Benchmark of DeepSeek-V3.2
DeepSeek-V3.2 just achieved a huge milestone for open-source LLMs, effectively closing the performance gap to 0 with proprietary frontier models like Gemini-3.0-Pro, and even outperforming GPT-5-high. The model’s key architectural breakthrough is DeepSeek Sparse Attention (DSA), which uses a lightweight "Lightning Indexer" to dynamically select the most relevant tokens (top-k). This reduces the heavy computational complexity of the core attention mechanism to near-linear levels O(Lk), allowing for efficient processing of 128K context windows without performance degradation.

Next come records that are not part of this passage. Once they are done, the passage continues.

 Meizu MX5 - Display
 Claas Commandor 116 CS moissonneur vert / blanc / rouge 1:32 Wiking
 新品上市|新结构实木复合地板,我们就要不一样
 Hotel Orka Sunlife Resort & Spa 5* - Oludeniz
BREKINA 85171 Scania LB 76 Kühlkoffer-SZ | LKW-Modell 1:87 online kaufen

The price of tokens vs token position
Other than the architecture, the paper highlights a massive scaling of Reinforcement Learning (RL), allocating over 10% of the pre-training compute budget to post-training. This is supported by a novel Large-Scale Agentic Task Synthesis pipeline, which generates thousands of synthetic environments (search, coding, data analysis) to boost the model's tool-use and agentic capabilities.

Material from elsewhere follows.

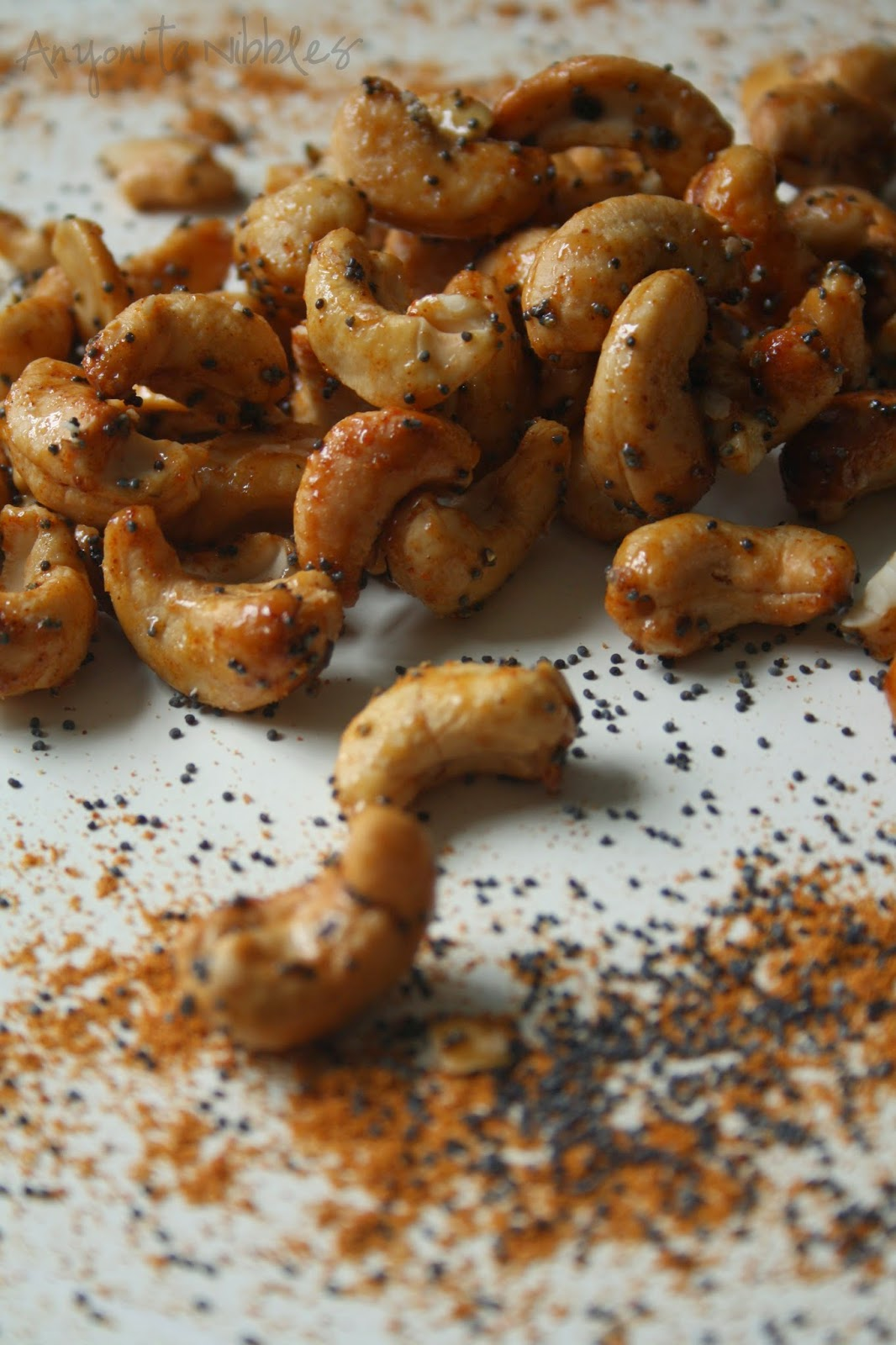 Tikka Curried Cashewsfrom Anyonita Nibbles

Attention architecture of DeepSeek-V3.2
The release includes the standard V3.2 which is a more balanced release, and DeepSeek-V3.2-Speciale, a high-compute, extended thinking variant with relaxed length constraints during RL. The Speciale model achieves reasoning parity with Gemini-3.0-Pro, achieving Gold Medal performance in both the 2025 International Mathematical Olympiad (IMO) and International Olympiad in Informatics (IOI), proving that open models can now rival the industry's best in complex reasoning tasks.
I highly recommend reading this research paper. Every part of it is well worth your time.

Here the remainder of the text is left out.